À compter de ce 30 décembre 2024, une nouvelle ère s'ouvre pour les investisseurs en cryptoactifs en Europe avec l'entrée en vigueur progressive du règlement MiCA (Markets in Crypto-Assets). Ce texte, adopté en 2023, ambitionne d'harmoniser un paysage jusqu'alors disparate, offrant une protection accrue aux investisseurs et posant les jalons d'un marché plus mature et réglementé. Alors que l'écosystème crypto connaît une effervescence outre-Atlantique, notamment dans le contexte politique actuel, l'Europe choisit la voie de la régulation.

MiCA : Un cadre harmonisé pour une meilleure protection des investisseurs

L'objectif premier de MiCA est clair : renforcer la protection des investisseurs au sein de l'Union Européenne. Pour y parvenir, le règlement instaure un système de licences obligatoires pour tous les acteurs souhaitant proposer des services liés aux cryptoactifs sur le marché européen. Plateformes d'échange, émetteurs de stablecoins, services de conservation, de gestion ou de conseil, tous devront obtenir un agrément auprès d'un régulateur national (l'Autorité des Marchés Financiers (AMF) en France) pour opérer légalement dans les 27 États membres.

Cette exigence de licence s'accompagne d'un ensemble de règles contraignantes pour les Prestataires de Services sur Crypto-Actifs (PSCA). Ces règles visent à :

  • Garantir la solidité financière des acteurs : Un niveau minimal de fonds propres ou une garantie prudentielle est imposé, assurant une certaine stabilité en cas de difficultés.
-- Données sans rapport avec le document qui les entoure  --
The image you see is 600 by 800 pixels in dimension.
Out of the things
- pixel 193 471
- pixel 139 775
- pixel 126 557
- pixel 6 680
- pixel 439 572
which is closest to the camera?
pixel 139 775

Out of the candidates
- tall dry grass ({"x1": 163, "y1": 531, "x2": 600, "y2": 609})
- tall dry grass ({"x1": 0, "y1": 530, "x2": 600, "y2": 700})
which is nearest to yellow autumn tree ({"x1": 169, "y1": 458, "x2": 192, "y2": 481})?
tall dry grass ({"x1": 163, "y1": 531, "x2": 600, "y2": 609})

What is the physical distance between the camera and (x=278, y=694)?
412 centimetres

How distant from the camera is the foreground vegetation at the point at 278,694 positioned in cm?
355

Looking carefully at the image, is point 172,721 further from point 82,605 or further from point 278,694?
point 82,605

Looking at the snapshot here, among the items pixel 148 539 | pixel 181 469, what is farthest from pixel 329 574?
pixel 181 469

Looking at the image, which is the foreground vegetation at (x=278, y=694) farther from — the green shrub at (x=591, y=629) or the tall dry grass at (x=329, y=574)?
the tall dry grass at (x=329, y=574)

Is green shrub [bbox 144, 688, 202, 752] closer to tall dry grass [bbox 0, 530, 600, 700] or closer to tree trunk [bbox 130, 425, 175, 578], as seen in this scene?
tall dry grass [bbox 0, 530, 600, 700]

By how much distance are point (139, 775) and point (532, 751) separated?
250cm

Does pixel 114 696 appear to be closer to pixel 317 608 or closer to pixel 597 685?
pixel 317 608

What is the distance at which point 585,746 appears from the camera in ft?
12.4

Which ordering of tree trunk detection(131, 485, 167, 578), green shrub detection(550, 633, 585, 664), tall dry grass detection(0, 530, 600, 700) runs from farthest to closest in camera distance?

  • Protéger les fonds des clients : La ségrégation stricte entre les avoirs des clients et les actifs de l'entreprise est une mesure clé pour éviter les mésusages et les faillites en cascade.

  • Assurer une gestion rigoureuse des risques : Une gouvernance solide et des procédures de gestion des risques validées par les régulateurs sont exigées.

  • Renforcer la cybersécurité : Des mesures de cybersécurité robustes, soumises à des audits exigeants, doivent être mises en place pour protéger les actifs numériques contre les piratages et les vols.

Au-delà de ces mesures prudentielles, MiCA prévoit également des dispositions pour lutter contre les abus de marché et les délits d'initié, des pratiques qui ont entaché la réputation du secteur par le passé. De plus, les entreprises non licenciées se verront interdire toute action publicitaire ou marketing ciblant les clients européens, une mesure dont la surveillance sera assurée par l'Esma (Autorité européenne des marchés financiers).

Une supervision inspirée du secteur financier traditionnel

Avec MiCA, la supervision des acteurs du secteur des cryptoactifs se rapproche des standards en vigueur dans le secteur bancaire et financier traditionnel. Cette exigence de conformité représente un défi majeur pour de nombreuses entreprises, souvent jeunes et agiles, qui doivent désormais assumer des coûts importants en conseil juridique et en audit de sécurité. Cette charge financière pourrait fragiliser certains acteurs et potentiellement entraîner une consolidation du marché.

Période transitoire et harmonisation européenne : des défis persistants

Bien que le règlement entre officiellement en application le 30 décembre, une période transitoire de 18 mois a été accordée pour permettre aux entreprises de se mettre en conformité. Si la France, grâce à la loi Pacte de 2019, a pris de l'avance en matière de régulation, de nombreux autres États membres accusent un retard. Des questions d'application concrète se posent encore, et certaines entreprises déjà bien avancées dans leur démarche de conformité s'inquiètent d'une possible disparité des exigences entre les régulateurs nationaux.

L'AMF, avec seulement quatre agréments PSAN délivrés à ce jour (Société générale Forge, GOin, Deblock, Hexarq), devra accélérer le processus pour accompagner les acteurs du marché. Les entreprises ayant déjà obtenu l'agrément de l'AMF (et non le simple enregistrement prévu par la loi Pacte) devraient bénéficier d'une procédure accélérée pour obtenir la licence européenne.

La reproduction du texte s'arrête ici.